The White House also is trying to dampen business enthusiasm for the GOP blitz by arguing it could lead to cumbersome risk-assessment reviews. New pesticides, for example, might be kept off the market pending fresh studies. "Some of these proposals are calculated only to make the process more complicated and more expensive," says John M. Quinn, Vice-President Al Gore's chief of staff.
But the Clintonites know they can't just cry extremism. So Gore is working on the second phase of the attack: a plan to give industries more flexibility. Current rules often dictate the equipment companies must use to comply with the law. The Gore initiative would scrap that approach and replace it with broad performance standards that corporations could meet any way they want. Separately, the Veep has ordered agencies to review their rules and junk unnecessary ones. The Hill and the White House "have interpreted the message from the election, and that's `Get government off our backs,"' says DuPont CEO Edgar S. Woolard Jr.

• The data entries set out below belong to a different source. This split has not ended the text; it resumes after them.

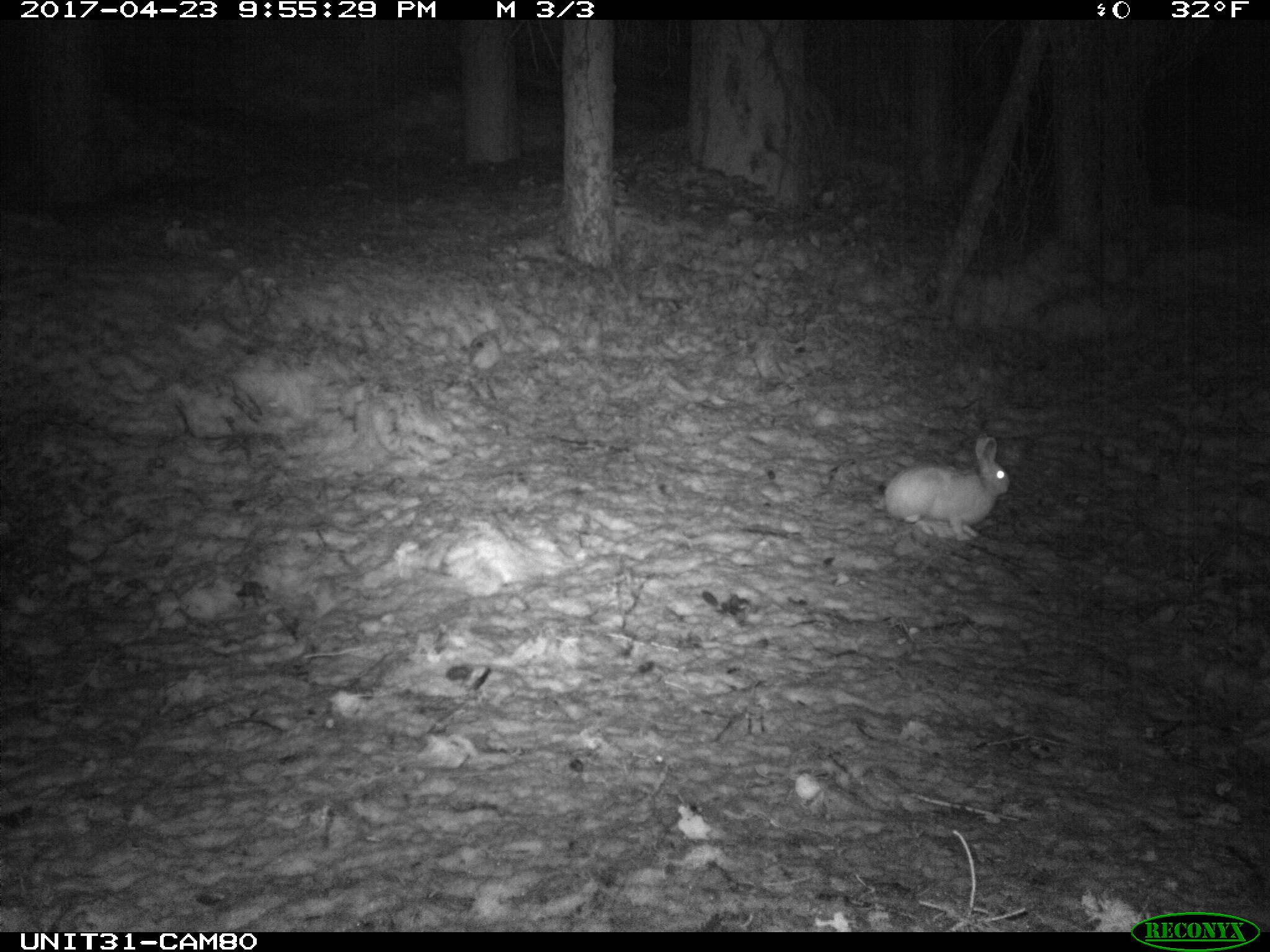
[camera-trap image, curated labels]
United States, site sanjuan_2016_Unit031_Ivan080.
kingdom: Animalia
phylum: Chordata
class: Mammalia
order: Lagomorpha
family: Leporidae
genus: Lepus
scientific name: Lepus americanus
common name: snowshoe hare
Lepus americanus (snowshoe hare).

Trouble is, Gore isn't expected to produce his proposals until spring. And some White House officials concede that may be too late to affect the Hill debate.
The House bill is sure to change as it heads for a vote in late February. Its supporters admit it's flawed. But even the final version may be too radical for the Senate. Senator William V. Roth Jr. (R-Del.) has introduced a measure that would require risk studies on rules that cost more than $100 million, rather than the House's $25 million threshold. And Roth's plan doesn't dictate how risk assessments should be conducted, as the House measure does. To business, it doesn't matter which plan prevails. One way or another, regulatory relief is at hand.